2LDKの2部屋を独占する引きこもりの50歳息子と定年退職の夫…一級建築士が57平米の家にひねりだした妻の空間
日本の住宅文化に"妻の部屋"がないという大問題
Profile
引きこもりの中年息子と夫が個室を占拠し、毎日リビングで寝起きせざるをえない70代女性。一級建築士のしかまのりこさんによれば「日本の住まいの設計思想には、『夫の書斎』や『子ども部屋』という概念はある一方で、“妻のための空間”という視点が驚くほど欠けている」という――。
妻だけ自分の部屋がない
「家の中に、私の居場所がないんです」――。
そんな言葉を、ある70代の女性から初めて聞いたとき、私は一瞬言葉を失いました。
Aさん(仮名・72歳)ご一家は、都心近郊にある築30年のマンションでご主人(75歳)と息子さん(50歳)の3人暮らし。専有面積は約57.5平米の2LDKです。
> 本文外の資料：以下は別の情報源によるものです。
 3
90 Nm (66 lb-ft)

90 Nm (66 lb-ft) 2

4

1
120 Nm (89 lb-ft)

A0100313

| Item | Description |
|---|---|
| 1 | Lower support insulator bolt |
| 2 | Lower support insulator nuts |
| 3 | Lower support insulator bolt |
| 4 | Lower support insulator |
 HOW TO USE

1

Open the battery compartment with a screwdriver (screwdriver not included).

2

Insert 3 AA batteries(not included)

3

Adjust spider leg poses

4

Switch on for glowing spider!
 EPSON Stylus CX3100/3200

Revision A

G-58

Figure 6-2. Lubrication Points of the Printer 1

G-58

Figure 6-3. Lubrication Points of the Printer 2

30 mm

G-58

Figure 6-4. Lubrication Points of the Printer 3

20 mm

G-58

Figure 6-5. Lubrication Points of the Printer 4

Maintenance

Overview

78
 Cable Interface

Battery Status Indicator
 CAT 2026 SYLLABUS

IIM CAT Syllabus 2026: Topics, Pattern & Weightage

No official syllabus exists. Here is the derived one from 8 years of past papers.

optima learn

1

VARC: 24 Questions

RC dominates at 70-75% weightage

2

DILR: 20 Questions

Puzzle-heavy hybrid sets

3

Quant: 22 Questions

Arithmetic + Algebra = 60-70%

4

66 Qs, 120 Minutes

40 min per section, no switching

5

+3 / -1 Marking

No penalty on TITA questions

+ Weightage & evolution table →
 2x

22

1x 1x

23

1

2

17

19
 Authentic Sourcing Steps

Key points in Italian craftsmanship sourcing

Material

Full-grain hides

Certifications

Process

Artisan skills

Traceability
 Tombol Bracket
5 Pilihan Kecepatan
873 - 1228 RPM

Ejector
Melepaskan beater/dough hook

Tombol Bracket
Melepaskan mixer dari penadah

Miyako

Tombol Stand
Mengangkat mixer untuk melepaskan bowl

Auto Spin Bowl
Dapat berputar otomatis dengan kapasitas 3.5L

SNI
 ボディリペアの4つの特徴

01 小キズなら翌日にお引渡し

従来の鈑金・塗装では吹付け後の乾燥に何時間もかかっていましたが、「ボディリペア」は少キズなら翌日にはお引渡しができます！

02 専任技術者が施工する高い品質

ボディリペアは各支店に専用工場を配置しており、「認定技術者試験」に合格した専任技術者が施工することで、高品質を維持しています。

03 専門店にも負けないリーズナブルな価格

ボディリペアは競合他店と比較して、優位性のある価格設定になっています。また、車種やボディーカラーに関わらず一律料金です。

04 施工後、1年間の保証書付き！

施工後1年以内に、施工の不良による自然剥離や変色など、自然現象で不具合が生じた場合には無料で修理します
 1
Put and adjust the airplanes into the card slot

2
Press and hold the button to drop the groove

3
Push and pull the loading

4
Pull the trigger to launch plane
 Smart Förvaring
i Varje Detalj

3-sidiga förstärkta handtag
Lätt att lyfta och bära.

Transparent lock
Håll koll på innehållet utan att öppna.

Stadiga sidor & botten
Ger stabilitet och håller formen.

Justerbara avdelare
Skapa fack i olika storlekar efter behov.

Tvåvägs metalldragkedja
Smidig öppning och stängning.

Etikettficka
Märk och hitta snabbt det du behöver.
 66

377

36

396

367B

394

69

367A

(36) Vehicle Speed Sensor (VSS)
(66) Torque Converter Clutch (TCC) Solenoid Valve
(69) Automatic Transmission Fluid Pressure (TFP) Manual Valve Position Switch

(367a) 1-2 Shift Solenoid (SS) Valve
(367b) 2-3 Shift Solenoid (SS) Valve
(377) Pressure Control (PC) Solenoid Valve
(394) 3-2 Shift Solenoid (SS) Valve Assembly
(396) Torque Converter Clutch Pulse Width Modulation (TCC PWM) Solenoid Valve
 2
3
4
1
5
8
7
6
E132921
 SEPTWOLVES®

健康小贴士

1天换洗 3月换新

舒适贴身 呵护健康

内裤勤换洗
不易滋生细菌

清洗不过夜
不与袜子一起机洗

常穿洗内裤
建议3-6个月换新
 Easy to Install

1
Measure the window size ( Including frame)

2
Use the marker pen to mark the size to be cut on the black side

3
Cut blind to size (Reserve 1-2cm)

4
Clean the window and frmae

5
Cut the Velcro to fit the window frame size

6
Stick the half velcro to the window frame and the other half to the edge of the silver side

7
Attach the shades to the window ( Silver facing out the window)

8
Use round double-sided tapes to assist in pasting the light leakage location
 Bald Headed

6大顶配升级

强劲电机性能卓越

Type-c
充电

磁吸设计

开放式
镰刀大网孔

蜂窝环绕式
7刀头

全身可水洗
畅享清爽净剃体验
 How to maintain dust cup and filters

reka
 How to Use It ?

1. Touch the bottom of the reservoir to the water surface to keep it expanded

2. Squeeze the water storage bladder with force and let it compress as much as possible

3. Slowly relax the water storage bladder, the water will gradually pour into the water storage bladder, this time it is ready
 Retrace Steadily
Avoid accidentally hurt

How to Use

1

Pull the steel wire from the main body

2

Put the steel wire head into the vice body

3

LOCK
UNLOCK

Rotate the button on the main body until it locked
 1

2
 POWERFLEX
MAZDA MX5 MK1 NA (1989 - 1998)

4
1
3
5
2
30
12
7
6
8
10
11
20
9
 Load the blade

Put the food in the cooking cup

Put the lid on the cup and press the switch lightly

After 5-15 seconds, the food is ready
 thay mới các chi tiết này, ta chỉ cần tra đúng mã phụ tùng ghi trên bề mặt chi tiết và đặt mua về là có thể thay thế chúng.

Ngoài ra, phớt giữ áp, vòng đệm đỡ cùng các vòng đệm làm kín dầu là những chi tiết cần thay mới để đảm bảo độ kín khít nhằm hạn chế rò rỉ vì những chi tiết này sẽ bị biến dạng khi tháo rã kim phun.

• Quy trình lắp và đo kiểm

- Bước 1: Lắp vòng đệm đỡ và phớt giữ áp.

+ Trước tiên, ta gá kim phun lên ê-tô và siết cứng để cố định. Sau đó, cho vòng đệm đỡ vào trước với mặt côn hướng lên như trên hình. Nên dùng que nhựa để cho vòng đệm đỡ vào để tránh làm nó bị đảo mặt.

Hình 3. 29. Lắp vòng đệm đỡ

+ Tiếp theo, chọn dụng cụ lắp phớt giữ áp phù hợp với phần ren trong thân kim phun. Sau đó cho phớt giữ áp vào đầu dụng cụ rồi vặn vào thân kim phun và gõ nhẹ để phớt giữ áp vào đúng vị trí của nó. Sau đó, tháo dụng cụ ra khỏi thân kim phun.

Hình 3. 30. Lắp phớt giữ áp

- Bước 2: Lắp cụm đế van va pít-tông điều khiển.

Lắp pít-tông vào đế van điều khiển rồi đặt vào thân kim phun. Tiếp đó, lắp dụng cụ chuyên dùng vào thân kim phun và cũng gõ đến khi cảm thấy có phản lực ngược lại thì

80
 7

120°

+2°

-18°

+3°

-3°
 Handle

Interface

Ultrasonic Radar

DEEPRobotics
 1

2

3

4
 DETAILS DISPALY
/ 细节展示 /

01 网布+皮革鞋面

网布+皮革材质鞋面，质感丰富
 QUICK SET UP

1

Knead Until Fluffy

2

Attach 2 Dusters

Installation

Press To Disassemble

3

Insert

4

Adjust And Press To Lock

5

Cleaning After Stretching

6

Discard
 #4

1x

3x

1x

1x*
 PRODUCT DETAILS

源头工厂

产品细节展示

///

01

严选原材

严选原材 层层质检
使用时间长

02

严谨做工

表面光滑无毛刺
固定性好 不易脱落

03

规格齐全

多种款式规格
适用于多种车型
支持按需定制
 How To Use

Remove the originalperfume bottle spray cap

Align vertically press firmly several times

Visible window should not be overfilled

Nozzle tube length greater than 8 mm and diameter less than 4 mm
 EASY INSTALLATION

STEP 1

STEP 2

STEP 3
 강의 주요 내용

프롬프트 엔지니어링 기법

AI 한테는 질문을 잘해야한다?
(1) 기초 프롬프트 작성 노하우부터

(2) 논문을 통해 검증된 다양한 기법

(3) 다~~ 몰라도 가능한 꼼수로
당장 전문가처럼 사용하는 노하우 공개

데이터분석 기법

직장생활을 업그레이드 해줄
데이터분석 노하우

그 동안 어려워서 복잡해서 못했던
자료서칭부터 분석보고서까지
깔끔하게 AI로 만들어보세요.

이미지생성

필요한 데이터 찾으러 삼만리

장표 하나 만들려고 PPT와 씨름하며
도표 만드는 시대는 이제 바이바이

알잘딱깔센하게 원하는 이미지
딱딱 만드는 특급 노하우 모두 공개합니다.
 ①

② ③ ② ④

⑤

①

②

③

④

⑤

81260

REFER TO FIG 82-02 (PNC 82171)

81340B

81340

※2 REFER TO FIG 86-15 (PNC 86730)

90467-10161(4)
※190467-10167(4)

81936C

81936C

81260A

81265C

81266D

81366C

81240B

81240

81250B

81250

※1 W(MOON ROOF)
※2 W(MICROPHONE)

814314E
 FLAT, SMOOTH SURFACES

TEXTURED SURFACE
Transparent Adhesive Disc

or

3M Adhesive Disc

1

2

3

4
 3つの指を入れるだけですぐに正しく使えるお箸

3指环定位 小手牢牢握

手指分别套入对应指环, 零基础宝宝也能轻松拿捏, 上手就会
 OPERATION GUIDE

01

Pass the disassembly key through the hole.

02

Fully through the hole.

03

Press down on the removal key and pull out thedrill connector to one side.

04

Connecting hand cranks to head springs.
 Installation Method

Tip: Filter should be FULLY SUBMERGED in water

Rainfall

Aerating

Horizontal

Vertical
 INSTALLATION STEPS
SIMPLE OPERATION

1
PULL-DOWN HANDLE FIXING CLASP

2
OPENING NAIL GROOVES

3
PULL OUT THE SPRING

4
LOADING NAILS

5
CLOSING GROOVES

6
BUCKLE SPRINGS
老夫婦にしてはやや手狭に感じる住まいですが、暮らしている人数自体は決して多くはありません。しかし、Aさんにとって、この家は「家族の住まい」であるはずなのに、自分だけが「滞在させてもらっている感覚」に近いといいます。
リフォーム相談のきっかけは「夫の願い」
最初にAさんからいただいたご相談は、「夫が“和室を洋室に変えたい”と言っていて……」というものでした。定年退職後、6畳の和室を寝室兼趣味スペースとして使っていたご主人は、「布団よりベッドのほうが寝起きが楽だし、フローリングのほうが掃除も楽」と、リフォームを希望されていたのです。
この時点では、家族全員、夫も息子も、そしてAさん自身さえも「妻が“家の中で居場所を持っていない”」という深刻な問題に気づいていなかったのです。